Hermione bites back a laugh. How verbose, "Process of random selection." She admits.

"Gap year?"

"… Plural."

He smirks, "What were you studying?"

"Literature." She lies. This was beginning to feel a bit like twenty questions.

"So you are a writer."

Amongst other things, sure.

"Yes."

"Anything I'd know?" And isn't that a typical question.

She laughs softly, "I write children's books, so I'm gonna say… no."

Dean leans back, smirk still firmly in place, "So where you from, Hermione?"

"Far, far away. Nowhere you'd know."

"That's probably true."

The waitress comes over with her bill, and she's got a smile on her face that speaks of reminiscence of 'young love', which just makes Hermione want to roll her eyes. As pretty as Dean is, and as much as she'd like to run her hands up arms that she just knows are gloriously toned (so sue her, it had been a while since she'd last been laid), she can't help but listen to the voice in her head that says this man is dangerous. Walking with a frequently used gun in the back of his jeans kind of dangerous. Not to mention, there was that deal he'd made with what was probably the mafia, ensuring what could only be his death in four months and counting.

All in all, a bad man to get entangled with; even for a one night stand (though it is sorely tempting).

She pushes away the growing urge to give him her number (he is very pretty.

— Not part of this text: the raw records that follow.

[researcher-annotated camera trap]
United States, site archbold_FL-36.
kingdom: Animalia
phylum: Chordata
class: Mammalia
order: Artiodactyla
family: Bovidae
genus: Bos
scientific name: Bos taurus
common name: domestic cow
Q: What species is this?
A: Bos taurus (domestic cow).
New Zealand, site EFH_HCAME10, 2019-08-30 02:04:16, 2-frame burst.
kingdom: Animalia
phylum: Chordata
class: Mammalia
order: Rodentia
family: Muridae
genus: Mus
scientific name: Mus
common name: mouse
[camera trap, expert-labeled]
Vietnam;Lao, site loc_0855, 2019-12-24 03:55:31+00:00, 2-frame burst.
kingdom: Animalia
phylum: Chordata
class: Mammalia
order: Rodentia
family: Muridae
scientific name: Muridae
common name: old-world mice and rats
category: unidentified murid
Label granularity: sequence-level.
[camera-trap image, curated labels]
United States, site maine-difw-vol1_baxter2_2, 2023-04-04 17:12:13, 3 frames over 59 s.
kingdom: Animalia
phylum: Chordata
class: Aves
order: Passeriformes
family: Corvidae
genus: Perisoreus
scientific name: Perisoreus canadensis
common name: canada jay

In the roughened manly kind of way) and takes the bill as her cue to leave, packing away her book and pulling some money from her wallet.

"It's been nice to talk to you Dean," she purrs- because why the hell not- and leaves the cash on the table. The flash of green instantly catches Evelyn's eye, but she stays where she is as Hermione slides awkwardly out of her corner.

"Leaving?" Dean looks disappointed, but the sudden flash or wariness in his eyes- gone the moment she looks back- makes her want to flee.

She grimaces, trying to look reluctant, "I'm only passing though. I'm headed for Atlanta." Another lie. Ideally, she would have like to have stayed in Murfreesboro for another week or so, but Dean and Sam's appearance had blown that out of the water. At least they didn't seem to show any signs of recognition from Augusta. Not that she could be one hundred percent sure about that, but she was loathe of use legilimency on someone who wasn't her mark.

Dean seems severely put out by the 'fact'. He stands up, and she doesn't miss the once over he gives her. She smiles amusement, "It's been a pleasure."

"Yeah," he offers his hand again and she juggles her coat and handbag awkwardly to clasp it. She'd be lying is she said she didn't like that way her skin catches on his, "I'll see you around Hermione."

Not bloody likely.

She smiles sweetly as he lets go. She finds it funny how put out he is at failing to woo her, "Sure." She leaves then, pushing his slightly pout lips and the urge to pick apart his and his brother's brain to the back of her mind.

Though, if she adds more of a sway than usual to the cant of her hips… well, it was nobody's business but her own.


Dean sits back down at their table; he looks slightly shell shocked. Sam grins at his brother- it's not every day one gets to watch the ladies-man be so firmly- and politely- shut down.

"Go well, did it?" he asks coolly, leaning back and trying his hardest not to start laughing. Dean tears his eyes away from the door and Hermione's retreating figure.

"Dude," he rasps, "She was so into me."